We use the CZ method to grow wafers (100) and (111) single crystals, doping P-type boron atoms or N-type phosphorus, arsenic, and antimony atoms to control resistivity. Combined with a comprehensive long crystal thermal field system and specific process settings such as pressure, flow rate, and temperature, we adjust RRG, oxygen content, ORG, micro defects, and other related parameters to meet customer product requirements, achieve the growth of ultra-low resistance crystal rods, and reduce the on resistance value of power devices.
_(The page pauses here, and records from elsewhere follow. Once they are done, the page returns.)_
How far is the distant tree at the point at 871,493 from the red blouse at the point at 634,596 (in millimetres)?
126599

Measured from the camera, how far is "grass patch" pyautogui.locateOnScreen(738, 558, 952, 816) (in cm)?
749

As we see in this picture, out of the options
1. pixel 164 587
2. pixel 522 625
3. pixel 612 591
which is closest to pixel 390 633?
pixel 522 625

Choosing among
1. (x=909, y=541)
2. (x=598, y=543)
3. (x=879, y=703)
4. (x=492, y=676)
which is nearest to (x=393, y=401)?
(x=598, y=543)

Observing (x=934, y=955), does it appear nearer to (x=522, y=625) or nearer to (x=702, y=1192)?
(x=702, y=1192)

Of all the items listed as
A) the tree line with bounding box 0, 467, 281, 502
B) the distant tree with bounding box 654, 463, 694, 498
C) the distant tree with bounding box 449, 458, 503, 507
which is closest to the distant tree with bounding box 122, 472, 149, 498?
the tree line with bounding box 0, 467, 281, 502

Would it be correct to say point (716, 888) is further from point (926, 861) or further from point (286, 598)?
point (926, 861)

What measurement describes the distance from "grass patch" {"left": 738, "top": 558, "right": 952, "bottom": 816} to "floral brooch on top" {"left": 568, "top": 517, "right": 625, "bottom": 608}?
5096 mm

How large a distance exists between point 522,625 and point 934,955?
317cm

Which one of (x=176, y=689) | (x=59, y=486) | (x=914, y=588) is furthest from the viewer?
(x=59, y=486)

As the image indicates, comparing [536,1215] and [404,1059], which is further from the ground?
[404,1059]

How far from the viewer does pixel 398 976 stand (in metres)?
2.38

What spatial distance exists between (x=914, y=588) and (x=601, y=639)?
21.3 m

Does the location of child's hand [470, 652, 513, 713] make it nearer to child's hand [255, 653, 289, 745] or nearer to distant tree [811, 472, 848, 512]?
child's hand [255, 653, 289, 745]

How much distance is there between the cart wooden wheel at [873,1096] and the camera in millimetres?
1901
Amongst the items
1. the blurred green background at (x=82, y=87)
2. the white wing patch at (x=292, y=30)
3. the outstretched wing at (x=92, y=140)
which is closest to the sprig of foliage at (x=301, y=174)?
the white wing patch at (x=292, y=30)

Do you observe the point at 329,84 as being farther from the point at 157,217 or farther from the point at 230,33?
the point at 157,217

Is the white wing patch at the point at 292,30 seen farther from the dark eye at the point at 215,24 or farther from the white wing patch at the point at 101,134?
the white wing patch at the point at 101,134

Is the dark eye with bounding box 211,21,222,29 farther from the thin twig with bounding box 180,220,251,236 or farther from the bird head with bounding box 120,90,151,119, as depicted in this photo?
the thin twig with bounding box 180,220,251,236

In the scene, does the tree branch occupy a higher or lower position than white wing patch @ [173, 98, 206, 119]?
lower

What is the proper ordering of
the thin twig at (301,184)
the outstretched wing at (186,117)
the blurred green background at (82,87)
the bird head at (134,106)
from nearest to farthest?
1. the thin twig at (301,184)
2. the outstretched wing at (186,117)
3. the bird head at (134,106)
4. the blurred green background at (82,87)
This is also an extremely important contribution of epitaxial wafers using heavily doped substrates.

Silicon wafer forming technology
Silicon wafers are the foundation of semiconductor components, and their quality has a decisive impact on the assembly of semiconductor devices. Silicon wafer processing mainly includes multiple processes such as wafer slicing, wafer chamfering, wafer grinding, wafer corrosion, wafer back processing, wafer polishing, wafer cleaning, wafer testing, and packaging.

Crystal rod slicing
Cut the crystal rod into silicon wafers with precise geometric dimensions using a cutting machine, and control the warpage and stress distribution of the silicon wafers by adjusting the relevant parameters of the machine.

Silicon wafer chamfering
After slicing the silicon wafer, its edges usually have sharp angles and minor damage. This process can effectively remove the edge damage of the silicon wafer and achieve a certain degree of refinement. Suitable chamfering can help eliminate the possibility of damage to the polished or epitaxial wafer during the circuit manufacturing process in the future.

Silicon wafer grinding
The key process that affects the warpage, flatness, and thickness uniformity of wafer products. The slicing process can cause damage to the surface of silicon wafers, so this process is used for processing to remove the above-mentioned damaged layers.

Silicon wafer corrosion
After slicing and grinding, a damaged layer is formed on the surface of silicon wafers due to mechanical processing stress. The etching process uses an appropriate ratio of acidic or alkaline solution to remove the surface damaged layer through chemical reaction within a precise temperature control range.

Crystal back processing
Crystal back processing includes three processes: sandblasting, polycrystalline silicon thin film, and silicon dioxide thin film. These three crystal back processing processes can be combined according to different needs. Among them, sandblasting and polycrystalline silicon thin films have external impurity absorption effects;, Silicon dioxide can suppress the self doping effect during epitaxial growth.

Silicon wafer polishing
By using chemical mechanical polishing, the etched surface of the wafer is flattened to a nanometer level smoothness, while taking into account various indicators such as warpage and flatness of the silicon wafer, to avoid problems encountered in the lithography process of silicon wafers in high-end applications.

Wafer cleaning 
Remove various pollutants from the surface of silicon wafers, such as surface dust particles, organic matter, metals, and other possible contaminants.

Silicon wafer testing
Silicon wafers undergo final cleaning after measuring their physical properties such as resistivity, thickness, flatness, and curvature using equipment. Then, high-precision equipment is used to detect surface defects such as dust particles, organic matter, and metals to ensure that the quality of the silicon wafers meets customer requirements.
packing

After packaging the silicon wafers in a silicon wafer box, PE bags and aluminum foil bags are wrapped around the outer surface of the silicon wafer box through the packaging process, so that their quality will not be damaged by environmental or external factors during storage and transportation.

Product application
Our company's integrated epitaxial technology can be matched with corresponding epitaxial parameters based on the doping and resistance values of different substrates to meet customers' highly customized needs. It can be used for the production of analog circuit products such as power devices and CIS.